A concepção de sedevacantismo é própria da estrutura religiosa de poder, que reside, em resumo, numa posição teológica dentro do catolicismo tradicionalista que defende que a Santa Sé está vaga e que o Papa é, na realidade, um impostor. Para os saqueadores da democracia brasileira, a chefia da República está vaga enquanto Jair Messias Bolsonaro não tomar seu posto.
Atrelado a isso, vieram os bloqueios de rodovias e a incitação em frente aos quartéis para que as Forças Armadas promovessem algum tipo de sabotagem constitucional, chegando-se à absurda falácia de acionamento do art. 142 da Lei Fundamental de 1988.
Os sabotadores do regime democrático permaneceram como cepas virais, circulando amplamente e causando infecções, passando a se alimentarem do sentimento de vandalismo típico daqueles que desprezam a democracia. Seus exemplos internacionais são evidentes e compartilham do mesmo ideal, como elementarmente proclamou Donald Trump ao dizer que uma fraude – sem provas – “permite o cancelamento de todas as regras, regulamentos e artigos, mesmo aqueles encontrados na Constituição.” (BUMP, Philip. Trump’s call to set aside the Constitution raises a question: Why now?. The Washington Post, 2022).
É preciso entender que o fanatismo se alimenta da insanidade, sendo este tipo de dominação capaz de abonar ou legitimar qualquer situação, por mais absurda que seja. É nesse ponto que os cupins da Democracia não podem ser considerados sócios ou beneficiários da omissão, descaso e da inércia daqueles que deveriam zelar pela integridade do patrimônio coletivo.
A Lei Fundamental, sedimentada no ideal dos pais fundadores, preconizou que Supremo é o povo e, nos seus exatos termos, impôs que “todo o poder emana do povo, que o exerce por meio de representantes eleitos […]”. Foi prestando continência aos Constituintes que no dia 30 de outubro de 2022 a maioria do povo externou sua supremacia.

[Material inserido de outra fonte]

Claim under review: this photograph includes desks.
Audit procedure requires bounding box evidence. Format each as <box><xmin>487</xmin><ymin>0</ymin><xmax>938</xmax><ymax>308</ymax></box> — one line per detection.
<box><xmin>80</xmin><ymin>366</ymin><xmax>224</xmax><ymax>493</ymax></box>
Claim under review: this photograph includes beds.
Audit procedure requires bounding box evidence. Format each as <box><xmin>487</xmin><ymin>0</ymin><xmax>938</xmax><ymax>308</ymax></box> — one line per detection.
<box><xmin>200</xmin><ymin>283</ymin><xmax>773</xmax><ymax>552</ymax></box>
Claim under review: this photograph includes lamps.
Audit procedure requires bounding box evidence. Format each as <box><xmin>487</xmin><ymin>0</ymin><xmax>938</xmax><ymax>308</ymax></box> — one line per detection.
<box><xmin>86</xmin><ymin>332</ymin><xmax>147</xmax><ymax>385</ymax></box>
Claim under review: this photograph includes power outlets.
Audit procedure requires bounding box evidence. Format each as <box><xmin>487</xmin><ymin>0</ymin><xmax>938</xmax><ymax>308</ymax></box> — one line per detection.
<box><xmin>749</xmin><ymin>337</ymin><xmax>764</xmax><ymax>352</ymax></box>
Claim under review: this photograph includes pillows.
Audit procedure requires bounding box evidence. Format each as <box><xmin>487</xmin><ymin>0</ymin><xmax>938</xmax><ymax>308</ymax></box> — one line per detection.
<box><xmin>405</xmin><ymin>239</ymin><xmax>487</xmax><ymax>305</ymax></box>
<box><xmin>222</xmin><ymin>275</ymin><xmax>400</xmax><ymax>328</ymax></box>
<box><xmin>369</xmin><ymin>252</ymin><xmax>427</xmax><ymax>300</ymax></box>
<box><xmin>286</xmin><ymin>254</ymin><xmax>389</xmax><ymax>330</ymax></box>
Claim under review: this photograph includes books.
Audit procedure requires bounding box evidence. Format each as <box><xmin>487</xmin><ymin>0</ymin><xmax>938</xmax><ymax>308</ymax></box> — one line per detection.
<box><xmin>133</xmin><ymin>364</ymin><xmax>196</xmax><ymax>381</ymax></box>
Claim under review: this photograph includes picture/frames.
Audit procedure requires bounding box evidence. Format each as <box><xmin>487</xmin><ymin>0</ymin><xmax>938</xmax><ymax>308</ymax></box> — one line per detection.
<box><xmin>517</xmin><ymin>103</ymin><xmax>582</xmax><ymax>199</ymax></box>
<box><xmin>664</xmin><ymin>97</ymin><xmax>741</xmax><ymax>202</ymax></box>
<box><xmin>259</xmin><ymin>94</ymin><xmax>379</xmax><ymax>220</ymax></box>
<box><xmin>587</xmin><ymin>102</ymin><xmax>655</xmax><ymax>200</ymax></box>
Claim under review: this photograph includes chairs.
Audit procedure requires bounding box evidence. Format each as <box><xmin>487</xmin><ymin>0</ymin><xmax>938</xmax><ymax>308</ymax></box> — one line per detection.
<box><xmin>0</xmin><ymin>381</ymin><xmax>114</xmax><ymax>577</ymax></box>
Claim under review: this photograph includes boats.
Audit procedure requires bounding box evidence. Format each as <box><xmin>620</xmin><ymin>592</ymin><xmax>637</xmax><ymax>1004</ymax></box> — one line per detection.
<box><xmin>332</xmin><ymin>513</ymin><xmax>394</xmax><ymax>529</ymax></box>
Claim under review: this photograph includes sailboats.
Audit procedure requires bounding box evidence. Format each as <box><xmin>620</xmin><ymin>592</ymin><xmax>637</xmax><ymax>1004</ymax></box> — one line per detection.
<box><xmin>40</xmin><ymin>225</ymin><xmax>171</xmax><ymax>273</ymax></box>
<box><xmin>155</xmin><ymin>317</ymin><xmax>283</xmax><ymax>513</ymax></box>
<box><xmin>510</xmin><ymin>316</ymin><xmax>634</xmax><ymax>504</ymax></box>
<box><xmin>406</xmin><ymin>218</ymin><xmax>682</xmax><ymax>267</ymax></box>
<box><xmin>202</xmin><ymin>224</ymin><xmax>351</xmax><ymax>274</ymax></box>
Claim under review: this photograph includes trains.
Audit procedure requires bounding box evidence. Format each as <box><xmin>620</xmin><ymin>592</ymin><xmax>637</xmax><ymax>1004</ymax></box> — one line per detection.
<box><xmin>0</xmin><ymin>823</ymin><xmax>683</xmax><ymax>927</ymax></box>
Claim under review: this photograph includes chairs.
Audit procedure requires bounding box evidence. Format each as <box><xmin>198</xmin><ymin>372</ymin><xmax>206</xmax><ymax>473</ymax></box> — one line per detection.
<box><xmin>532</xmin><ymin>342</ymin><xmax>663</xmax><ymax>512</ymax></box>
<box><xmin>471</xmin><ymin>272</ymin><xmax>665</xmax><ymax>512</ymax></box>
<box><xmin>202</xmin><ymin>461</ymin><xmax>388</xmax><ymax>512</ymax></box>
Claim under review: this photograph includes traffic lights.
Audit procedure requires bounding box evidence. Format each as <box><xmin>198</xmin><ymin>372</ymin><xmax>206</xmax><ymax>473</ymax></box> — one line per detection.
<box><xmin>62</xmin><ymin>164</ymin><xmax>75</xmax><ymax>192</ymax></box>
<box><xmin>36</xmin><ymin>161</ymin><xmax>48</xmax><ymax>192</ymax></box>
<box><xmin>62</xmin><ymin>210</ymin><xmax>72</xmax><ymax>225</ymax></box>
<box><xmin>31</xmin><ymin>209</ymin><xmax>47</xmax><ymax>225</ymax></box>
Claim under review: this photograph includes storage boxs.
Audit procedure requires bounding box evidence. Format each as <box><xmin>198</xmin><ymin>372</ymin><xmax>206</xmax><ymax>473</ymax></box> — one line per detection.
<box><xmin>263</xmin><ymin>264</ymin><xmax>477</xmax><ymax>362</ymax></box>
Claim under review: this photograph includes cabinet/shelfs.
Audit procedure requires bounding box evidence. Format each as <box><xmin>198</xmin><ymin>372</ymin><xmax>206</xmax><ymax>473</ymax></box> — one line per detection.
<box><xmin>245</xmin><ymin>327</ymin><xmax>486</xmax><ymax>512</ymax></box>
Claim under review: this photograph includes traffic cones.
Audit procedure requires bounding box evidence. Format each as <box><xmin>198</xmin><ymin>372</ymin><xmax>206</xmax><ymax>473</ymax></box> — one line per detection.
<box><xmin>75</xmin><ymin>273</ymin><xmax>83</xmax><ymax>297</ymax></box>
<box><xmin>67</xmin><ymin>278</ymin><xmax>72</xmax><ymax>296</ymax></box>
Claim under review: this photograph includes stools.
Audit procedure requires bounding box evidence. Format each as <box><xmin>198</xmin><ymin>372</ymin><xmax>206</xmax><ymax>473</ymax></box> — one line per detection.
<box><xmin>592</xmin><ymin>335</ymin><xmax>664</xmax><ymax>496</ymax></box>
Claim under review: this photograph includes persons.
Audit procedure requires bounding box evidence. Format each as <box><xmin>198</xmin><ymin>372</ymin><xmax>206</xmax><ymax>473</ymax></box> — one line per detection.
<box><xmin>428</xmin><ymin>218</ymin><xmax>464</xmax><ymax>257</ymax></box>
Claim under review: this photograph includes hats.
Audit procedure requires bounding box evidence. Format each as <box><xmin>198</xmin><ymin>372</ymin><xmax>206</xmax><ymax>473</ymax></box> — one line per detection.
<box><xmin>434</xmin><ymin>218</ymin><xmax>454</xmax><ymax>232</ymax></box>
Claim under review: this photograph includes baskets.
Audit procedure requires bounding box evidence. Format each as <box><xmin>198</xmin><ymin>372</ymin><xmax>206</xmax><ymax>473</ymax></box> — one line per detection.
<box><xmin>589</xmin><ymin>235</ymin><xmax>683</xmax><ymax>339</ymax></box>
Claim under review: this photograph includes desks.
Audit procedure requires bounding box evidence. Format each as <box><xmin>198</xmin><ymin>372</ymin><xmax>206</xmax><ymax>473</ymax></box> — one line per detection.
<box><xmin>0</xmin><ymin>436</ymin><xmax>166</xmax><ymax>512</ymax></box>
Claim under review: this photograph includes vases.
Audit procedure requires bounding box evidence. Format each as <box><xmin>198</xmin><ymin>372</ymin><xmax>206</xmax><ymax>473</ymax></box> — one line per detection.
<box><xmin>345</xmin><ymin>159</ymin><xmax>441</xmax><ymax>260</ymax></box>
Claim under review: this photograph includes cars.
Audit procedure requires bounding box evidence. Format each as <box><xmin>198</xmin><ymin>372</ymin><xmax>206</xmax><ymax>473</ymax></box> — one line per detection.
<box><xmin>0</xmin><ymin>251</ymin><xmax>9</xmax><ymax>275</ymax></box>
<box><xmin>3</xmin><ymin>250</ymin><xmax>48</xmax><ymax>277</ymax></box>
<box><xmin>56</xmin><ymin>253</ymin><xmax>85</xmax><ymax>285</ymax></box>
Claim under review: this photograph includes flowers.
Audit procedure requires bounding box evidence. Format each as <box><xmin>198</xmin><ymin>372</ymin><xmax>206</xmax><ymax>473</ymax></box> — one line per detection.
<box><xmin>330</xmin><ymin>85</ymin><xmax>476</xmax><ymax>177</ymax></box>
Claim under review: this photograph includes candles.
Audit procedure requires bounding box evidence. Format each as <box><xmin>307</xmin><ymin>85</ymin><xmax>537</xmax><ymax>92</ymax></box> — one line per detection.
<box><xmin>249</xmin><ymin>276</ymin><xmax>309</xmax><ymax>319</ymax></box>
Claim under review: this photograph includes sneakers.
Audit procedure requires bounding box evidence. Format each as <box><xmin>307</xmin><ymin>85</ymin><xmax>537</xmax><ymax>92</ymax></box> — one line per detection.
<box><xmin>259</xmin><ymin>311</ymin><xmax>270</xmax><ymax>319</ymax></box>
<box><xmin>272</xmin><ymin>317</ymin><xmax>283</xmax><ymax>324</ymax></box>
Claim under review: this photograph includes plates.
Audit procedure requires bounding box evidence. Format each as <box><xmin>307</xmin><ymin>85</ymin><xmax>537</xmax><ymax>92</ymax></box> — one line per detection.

É sob essa premissa que se corporifica aquilo que Abrahan Lincoln já alertava em 1838, em seu discurso diante do Liceu dos Rapazes de Springfield, Illinois, no sentido de educar sobre os assuntos do dia e compreender a importância de preservar nossas instituições políticas. Bernstein rememora que Lincoln enaltece “o estado de direito, das ameaças a este e da necessidade de preservá-lo” (2020, p. 23).
Apesar de aparentemente ultrapassado o terror vivenciado na capital federal, não podemos esquecer que a conclusão do bolsonarismo, ainda alimentado por seus financiadores intelectuais e econômicos, é de que não há resposta satisfatória à República se não jogar fora o sistema brasileiro e instalar o mito-supremo como líder mais uma vez.
Referências
BERNSTEIN. R. B. Abraham Lincoln. Escritos e Reflexões. 2020, p. 23.